** START OF STORED DATA **

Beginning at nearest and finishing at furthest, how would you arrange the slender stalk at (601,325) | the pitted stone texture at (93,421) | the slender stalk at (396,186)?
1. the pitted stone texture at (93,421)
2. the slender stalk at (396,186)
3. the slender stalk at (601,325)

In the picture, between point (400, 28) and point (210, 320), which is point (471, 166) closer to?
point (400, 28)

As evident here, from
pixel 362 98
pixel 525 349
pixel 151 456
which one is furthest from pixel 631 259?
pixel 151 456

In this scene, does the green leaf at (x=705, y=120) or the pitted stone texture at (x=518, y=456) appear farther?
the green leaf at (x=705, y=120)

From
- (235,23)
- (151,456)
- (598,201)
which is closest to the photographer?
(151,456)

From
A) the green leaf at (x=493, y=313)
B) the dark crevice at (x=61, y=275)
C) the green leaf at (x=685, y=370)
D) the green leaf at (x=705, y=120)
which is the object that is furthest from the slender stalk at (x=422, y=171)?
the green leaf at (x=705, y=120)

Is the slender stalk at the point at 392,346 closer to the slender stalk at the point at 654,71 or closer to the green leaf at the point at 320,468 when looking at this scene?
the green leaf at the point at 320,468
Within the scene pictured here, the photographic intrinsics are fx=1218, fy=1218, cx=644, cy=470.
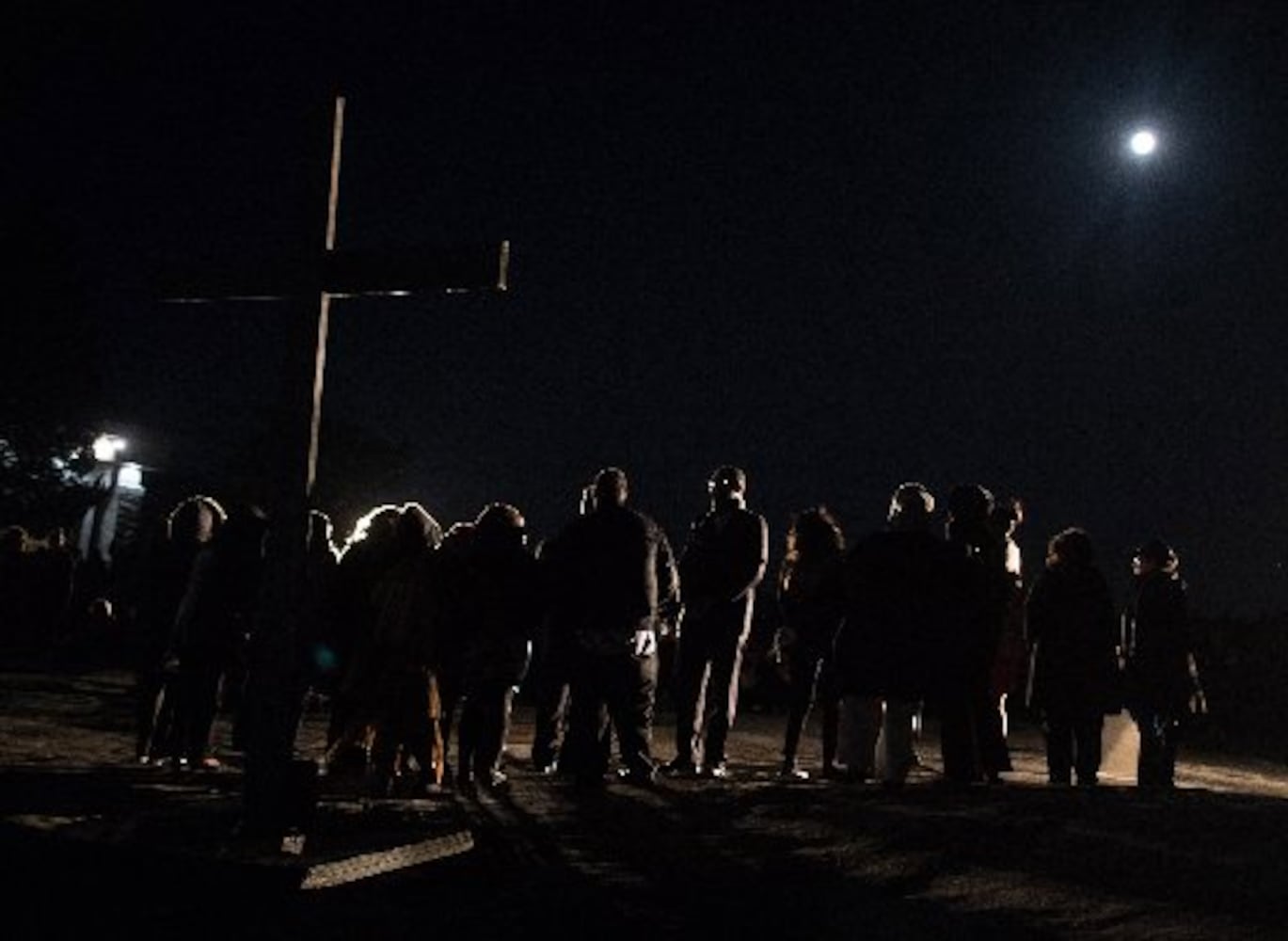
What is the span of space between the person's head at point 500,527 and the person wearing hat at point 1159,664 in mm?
4848

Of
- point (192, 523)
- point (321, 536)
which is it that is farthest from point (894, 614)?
point (192, 523)

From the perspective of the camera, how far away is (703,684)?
8.75 m

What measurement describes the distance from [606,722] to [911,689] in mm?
1997

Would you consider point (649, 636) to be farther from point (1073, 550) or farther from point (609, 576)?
point (1073, 550)

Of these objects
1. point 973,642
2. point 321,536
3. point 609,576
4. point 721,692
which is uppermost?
point 321,536

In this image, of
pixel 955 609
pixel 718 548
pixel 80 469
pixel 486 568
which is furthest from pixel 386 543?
pixel 80 469

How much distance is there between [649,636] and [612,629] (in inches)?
10.5

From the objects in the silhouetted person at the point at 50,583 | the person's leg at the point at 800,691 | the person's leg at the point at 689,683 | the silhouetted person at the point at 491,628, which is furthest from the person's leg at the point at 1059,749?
the silhouetted person at the point at 50,583

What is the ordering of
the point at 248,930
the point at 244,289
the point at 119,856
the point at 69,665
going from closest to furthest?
1. the point at 248,930
2. the point at 119,856
3. the point at 244,289
4. the point at 69,665

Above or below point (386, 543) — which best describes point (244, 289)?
above

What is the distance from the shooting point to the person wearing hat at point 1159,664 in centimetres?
927

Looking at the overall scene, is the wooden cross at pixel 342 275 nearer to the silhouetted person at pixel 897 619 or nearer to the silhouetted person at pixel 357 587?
the silhouetted person at pixel 357 587

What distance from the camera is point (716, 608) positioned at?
855 centimetres

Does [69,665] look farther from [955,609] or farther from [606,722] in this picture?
[955,609]
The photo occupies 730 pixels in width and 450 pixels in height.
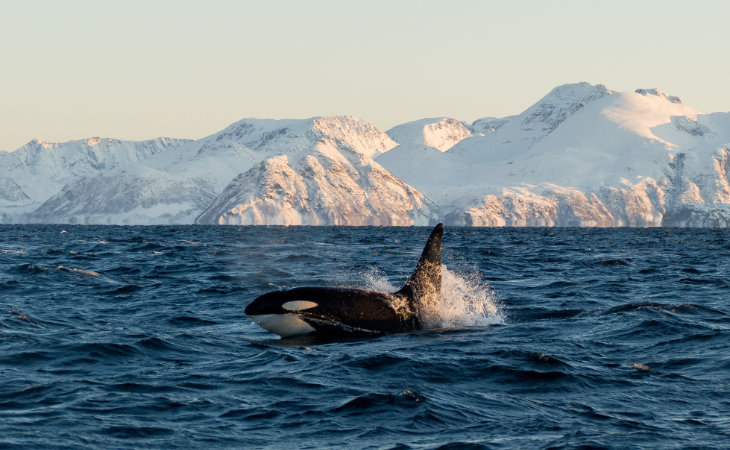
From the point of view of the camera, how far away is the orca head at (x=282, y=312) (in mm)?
19656

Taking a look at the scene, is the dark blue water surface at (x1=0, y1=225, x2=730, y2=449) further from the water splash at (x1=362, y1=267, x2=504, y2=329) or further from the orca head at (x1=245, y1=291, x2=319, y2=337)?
the orca head at (x1=245, y1=291, x2=319, y2=337)

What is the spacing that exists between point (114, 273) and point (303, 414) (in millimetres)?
27245

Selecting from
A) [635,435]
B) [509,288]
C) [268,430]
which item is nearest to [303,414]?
[268,430]

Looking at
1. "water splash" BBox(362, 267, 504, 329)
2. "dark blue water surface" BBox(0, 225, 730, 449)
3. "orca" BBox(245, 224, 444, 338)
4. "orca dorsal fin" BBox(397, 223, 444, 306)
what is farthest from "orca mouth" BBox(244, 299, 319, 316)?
"orca dorsal fin" BBox(397, 223, 444, 306)

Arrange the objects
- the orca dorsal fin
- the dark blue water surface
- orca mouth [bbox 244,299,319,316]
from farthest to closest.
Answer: the orca dorsal fin < orca mouth [bbox 244,299,319,316] < the dark blue water surface

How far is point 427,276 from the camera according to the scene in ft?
72.3

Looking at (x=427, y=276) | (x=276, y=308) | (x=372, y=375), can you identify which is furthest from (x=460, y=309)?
(x=372, y=375)

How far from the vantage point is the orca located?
19.8 m

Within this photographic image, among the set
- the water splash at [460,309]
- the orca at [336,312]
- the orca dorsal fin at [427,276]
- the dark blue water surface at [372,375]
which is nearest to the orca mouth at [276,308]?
the orca at [336,312]

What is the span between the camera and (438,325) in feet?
73.0

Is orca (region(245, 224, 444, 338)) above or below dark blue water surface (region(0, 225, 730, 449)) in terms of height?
above

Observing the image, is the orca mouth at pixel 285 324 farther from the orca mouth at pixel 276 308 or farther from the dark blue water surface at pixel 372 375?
the dark blue water surface at pixel 372 375

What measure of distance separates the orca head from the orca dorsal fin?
2.83 meters

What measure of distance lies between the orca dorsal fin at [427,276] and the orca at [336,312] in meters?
0.03
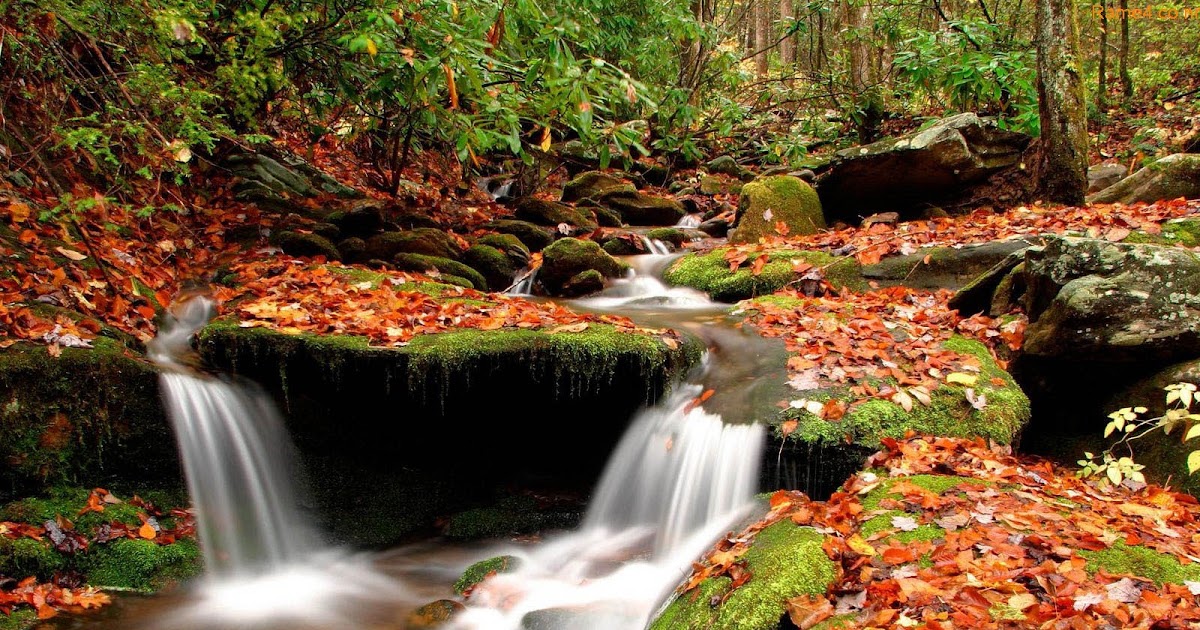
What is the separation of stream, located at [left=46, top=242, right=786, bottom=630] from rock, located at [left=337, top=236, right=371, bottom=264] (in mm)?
2451

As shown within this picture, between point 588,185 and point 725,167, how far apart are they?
382 centimetres

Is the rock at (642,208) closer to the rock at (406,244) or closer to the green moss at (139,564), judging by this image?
the rock at (406,244)

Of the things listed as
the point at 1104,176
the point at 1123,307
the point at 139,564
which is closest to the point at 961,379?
the point at 1123,307

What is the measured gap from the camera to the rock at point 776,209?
1039cm

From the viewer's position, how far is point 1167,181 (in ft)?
29.6

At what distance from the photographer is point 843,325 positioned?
234 inches

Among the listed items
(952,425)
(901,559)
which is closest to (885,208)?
(952,425)

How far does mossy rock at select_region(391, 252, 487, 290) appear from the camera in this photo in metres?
8.01

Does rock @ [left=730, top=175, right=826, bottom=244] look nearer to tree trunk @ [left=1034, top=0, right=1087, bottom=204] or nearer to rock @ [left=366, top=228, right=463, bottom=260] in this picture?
tree trunk @ [left=1034, top=0, right=1087, bottom=204]

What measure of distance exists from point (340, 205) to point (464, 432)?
17.0ft

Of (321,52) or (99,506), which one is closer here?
(99,506)

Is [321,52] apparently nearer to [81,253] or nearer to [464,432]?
[81,253]

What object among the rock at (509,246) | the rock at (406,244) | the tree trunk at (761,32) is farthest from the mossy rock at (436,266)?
the tree trunk at (761,32)

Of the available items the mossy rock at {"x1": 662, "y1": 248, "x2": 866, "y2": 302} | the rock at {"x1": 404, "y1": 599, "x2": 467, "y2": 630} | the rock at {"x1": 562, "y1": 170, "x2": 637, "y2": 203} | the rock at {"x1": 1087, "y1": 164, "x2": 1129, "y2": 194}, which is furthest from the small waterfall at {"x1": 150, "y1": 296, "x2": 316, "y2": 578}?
the rock at {"x1": 1087, "y1": 164, "x2": 1129, "y2": 194}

** END OF STORED DATA **

WORK TO DO: Find the line containing "What measure of distance exists" in the material above. Print it and every line after it through the end, exactly and only those.

EXERCISE SOLUTION:
What measure of distance exists from point (340, 205) to point (464, 432)?
17.0ft

Of (321,52) or (99,506), which one is closer here?
(99,506)

Is [321,52] apparently nearer to [81,253] or nearer to [464,432]?
[81,253]

What object among the rock at (509,246) | the rock at (406,244) | the tree trunk at (761,32) is farthest from the mossy rock at (436,266)?
the tree trunk at (761,32)

Of the available items the mossy rock at {"x1": 662, "y1": 248, "x2": 866, "y2": 302} | the rock at {"x1": 404, "y1": 599, "x2": 467, "y2": 630} | the rock at {"x1": 562, "y1": 170, "x2": 637, "y2": 203} | the rock at {"x1": 1087, "y1": 164, "x2": 1129, "y2": 194}, which is furthest from the small waterfall at {"x1": 150, "y1": 296, "x2": 316, "y2": 578}?
the rock at {"x1": 1087, "y1": 164, "x2": 1129, "y2": 194}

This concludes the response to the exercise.